Die Funktion der These ist dabei doppelt:

  1. Positionierung in der Debatte: Die These verdeutlicht, welche spezifische Antwort auf die Fragestellung vertreten wird und grenzt sich gegen andere mögliche Antworten ab.
  2. Methodische Orientierung: Die These bestimmt, welche Argumente, Beispiele und Methoden im Rahmen der Prüfung relevant sind.

Beispiele für Thesen zu den genannten Fragestellungen:

  • Ethik:
    1. „Das Brechen von Regeln ist moralisch gerechtfertigt, wenn es das Wohl der Mehrheit fördert.“
    2. „Moralische Regeln sind absolut und dürfen unter keinen Umständen gebrochen werden.“
    3. „Die Zulässigkeit des Regelbruchs hängt von der kulturellen Interpretation moralischer Werte ab.“
  • Politische Philosophie:
    1. „Eine gerechte politische Ordnung basiert auf der Maximierung individueller Freiheit.“
    2. „Gerechtigkeit erfordert die Gleichverteilung von Ressourcen.“
    3. „Eine politische Ordnung ist gerecht, wenn sie allen Bürger:innen gleiche Chancen garantiert.“

Die Verbindung von Fragestellung und These zur Gliederung

Die Kombination von Fragestellung und These erfüllt in der Prüfung zwei Funktionen:

  1. Zeitliche Begrenzung: Die klare Fokussierung auf einen spezifischen Aspekt der Fragestellung hilft, die Diskussion an den zeitlichen Rahmen der Prüfung anzupassen.
  2. Strukturierung der Argumentation: Die Fragestellung gibt vor, welche Schritte in der Argumentation notwendig sind, um die These zu begründen.

Um diese Schritte methodisch anzugehen, bietet sich eine Gliederung an, die die Argumentation systematisch entwickelt.

Beispiele für Gliederungen

Ethik: Fragestellung: „Ist es moralisch zulässig, Regeln zu brechen, um höhere Güter zu erreichen?“
These: „Das Brechen von Regeln ist gerechtfertigt, wenn es das Wohl der Mehrheit fördert.“

  • Einleitung: Bedeutung der moralischen Regelbindung und der Ausnahmefälle.
  • Ontologische Analyse: Gibt es universale moralische Regeln?
  • Geltungstheorie: Das Prinzip des größten Glücks als Grundlage.
  • Argumentation: Beispiele für moralisch gerechtfertigte Regelbrüche (z.
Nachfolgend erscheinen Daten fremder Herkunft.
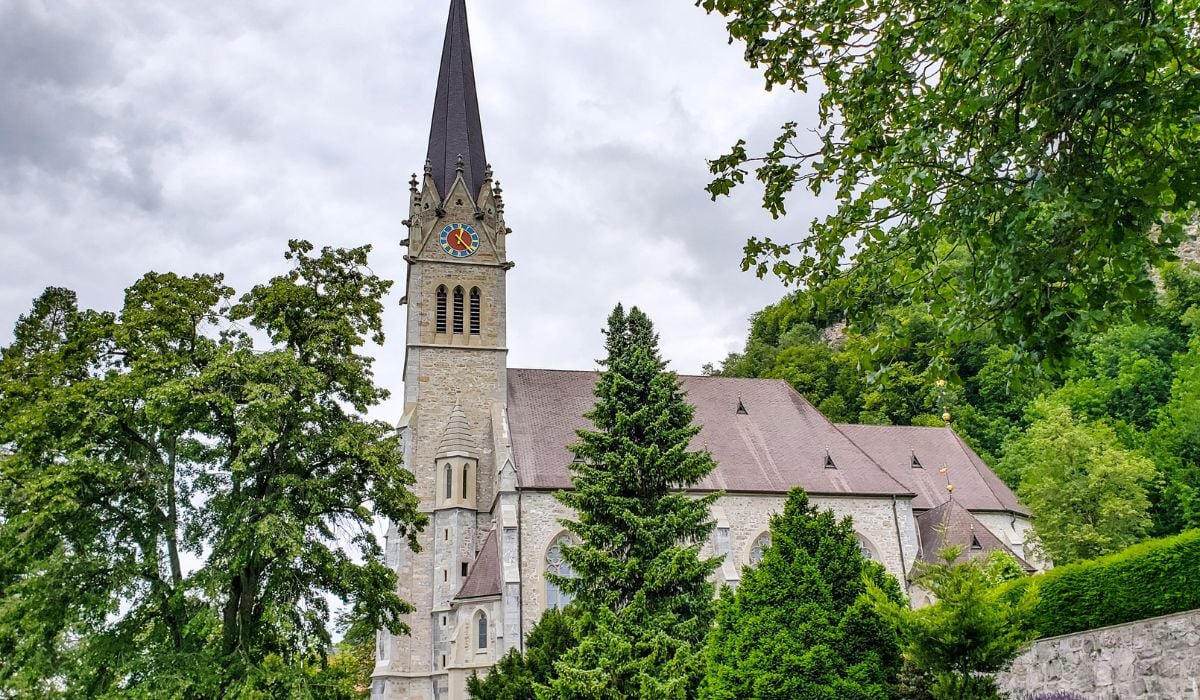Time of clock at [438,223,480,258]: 12:23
B. ziviler Ungehorsam).
  • Abgrenzung: Warum andere Prinzipien (z. B. deontologische Ethik) hier nicht greifen.
  • Schluss: Konsequenzen für moralisches Handeln in der Praxis.

Politische Philosophie: Fragestellung: „Welche Bedingungen machen eine politische Ordnung gerecht?“
These: „Eine gerechte politische Ordnung basiert auf der Maximierung individueller Freiheit.“

  • Einleitung: Die Relevanz von Gerechtigkeit in politischen Systemen.
  • Ontologische Analyse: Was bedeutet Gerechtigkeit in sozialen Kontexten?
  • Konzeptionelle Klärung: Freiheit vs. Gleichheit als zentrale Ideale.
  • Argumentation: Warum Freiheit als Grundlage politischer Gerechtigkeit dient (z. B. liberale Theorien).
  • Abgrenzung: Warum Gleichheit oder Utilitarismus weniger geeignet sind.
  • Schluss: Bedeutung der These für moderne Demokratien.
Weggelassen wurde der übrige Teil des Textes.